--- BEGIN INPUT ROWS ---

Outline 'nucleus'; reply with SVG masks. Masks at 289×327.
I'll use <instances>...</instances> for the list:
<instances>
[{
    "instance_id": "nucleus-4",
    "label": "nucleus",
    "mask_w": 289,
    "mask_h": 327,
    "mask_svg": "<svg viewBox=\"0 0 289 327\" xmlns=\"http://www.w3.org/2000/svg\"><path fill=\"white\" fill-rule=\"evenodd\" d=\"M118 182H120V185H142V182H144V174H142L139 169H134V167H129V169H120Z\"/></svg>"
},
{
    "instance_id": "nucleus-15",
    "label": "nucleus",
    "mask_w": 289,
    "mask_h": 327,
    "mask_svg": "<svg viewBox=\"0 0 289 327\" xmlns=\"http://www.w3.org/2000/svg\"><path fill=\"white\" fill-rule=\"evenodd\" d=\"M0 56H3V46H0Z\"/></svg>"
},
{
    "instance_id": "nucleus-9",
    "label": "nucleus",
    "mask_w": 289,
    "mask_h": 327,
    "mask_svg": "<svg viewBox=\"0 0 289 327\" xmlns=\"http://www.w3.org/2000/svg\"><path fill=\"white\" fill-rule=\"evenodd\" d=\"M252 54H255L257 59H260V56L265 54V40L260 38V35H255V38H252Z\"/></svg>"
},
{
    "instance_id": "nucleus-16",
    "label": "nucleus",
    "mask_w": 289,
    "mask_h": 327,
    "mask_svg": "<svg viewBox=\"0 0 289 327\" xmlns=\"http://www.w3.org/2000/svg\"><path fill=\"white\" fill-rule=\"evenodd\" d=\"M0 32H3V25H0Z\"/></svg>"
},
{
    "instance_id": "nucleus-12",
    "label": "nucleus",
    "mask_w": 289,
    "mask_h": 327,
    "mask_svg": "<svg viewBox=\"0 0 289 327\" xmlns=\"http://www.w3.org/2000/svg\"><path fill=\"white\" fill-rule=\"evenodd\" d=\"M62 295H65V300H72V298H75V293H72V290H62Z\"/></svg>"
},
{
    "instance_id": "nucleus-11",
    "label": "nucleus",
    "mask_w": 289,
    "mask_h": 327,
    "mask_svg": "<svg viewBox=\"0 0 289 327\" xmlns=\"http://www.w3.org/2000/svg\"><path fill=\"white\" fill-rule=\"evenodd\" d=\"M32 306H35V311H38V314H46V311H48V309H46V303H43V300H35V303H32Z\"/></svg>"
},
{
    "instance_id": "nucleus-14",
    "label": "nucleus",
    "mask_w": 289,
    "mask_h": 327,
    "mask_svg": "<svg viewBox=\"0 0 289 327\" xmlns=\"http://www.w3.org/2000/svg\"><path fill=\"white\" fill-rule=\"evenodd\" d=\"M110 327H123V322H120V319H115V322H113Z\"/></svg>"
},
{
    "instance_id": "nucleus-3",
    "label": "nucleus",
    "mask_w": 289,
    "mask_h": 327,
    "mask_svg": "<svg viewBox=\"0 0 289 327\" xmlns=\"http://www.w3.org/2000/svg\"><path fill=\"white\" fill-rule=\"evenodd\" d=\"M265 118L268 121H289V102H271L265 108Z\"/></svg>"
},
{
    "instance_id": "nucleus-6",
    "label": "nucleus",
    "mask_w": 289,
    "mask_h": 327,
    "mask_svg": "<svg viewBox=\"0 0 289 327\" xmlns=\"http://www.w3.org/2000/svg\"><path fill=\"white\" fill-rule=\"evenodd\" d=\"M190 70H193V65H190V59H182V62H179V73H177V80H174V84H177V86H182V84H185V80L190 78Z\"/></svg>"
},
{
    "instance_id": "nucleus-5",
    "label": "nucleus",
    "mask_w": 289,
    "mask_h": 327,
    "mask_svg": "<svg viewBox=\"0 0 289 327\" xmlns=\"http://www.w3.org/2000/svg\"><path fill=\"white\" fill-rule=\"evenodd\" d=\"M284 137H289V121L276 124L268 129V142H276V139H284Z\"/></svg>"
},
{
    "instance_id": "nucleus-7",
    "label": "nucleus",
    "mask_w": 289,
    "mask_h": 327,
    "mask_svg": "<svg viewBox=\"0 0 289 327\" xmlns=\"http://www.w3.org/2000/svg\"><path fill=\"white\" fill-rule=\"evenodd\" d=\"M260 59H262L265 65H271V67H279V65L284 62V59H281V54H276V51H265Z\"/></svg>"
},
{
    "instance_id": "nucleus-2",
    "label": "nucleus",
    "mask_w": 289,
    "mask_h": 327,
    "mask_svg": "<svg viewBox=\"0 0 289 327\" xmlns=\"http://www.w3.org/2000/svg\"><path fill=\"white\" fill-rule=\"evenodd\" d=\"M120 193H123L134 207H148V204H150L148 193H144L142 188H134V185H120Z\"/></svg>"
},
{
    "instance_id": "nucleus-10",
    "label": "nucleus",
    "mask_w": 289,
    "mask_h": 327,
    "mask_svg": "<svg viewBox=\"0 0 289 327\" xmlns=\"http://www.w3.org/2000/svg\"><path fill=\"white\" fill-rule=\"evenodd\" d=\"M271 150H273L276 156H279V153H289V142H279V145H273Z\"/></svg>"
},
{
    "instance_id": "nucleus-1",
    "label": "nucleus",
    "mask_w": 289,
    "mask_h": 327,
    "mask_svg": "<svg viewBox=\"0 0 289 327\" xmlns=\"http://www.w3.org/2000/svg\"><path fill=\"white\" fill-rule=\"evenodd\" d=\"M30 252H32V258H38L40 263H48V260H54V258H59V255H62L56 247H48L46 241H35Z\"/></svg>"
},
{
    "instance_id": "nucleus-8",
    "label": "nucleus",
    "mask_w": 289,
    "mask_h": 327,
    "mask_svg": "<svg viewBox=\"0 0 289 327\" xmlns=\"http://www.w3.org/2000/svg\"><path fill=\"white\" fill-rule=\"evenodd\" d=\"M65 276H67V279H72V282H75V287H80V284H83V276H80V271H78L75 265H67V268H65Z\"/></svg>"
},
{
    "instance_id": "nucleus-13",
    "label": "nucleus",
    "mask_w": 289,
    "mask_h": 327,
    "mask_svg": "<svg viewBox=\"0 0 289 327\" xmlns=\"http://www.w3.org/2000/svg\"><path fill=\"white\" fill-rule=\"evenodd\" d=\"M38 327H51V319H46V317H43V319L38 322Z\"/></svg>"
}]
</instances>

--- END INPUT ROWS ---

PROBLEM
Please report every line of the listing above that contains the string "instances". Case counts.

WRITTEN RESPONSE
I'll use <instances>...</instances> for the list:
<instances>
</instances>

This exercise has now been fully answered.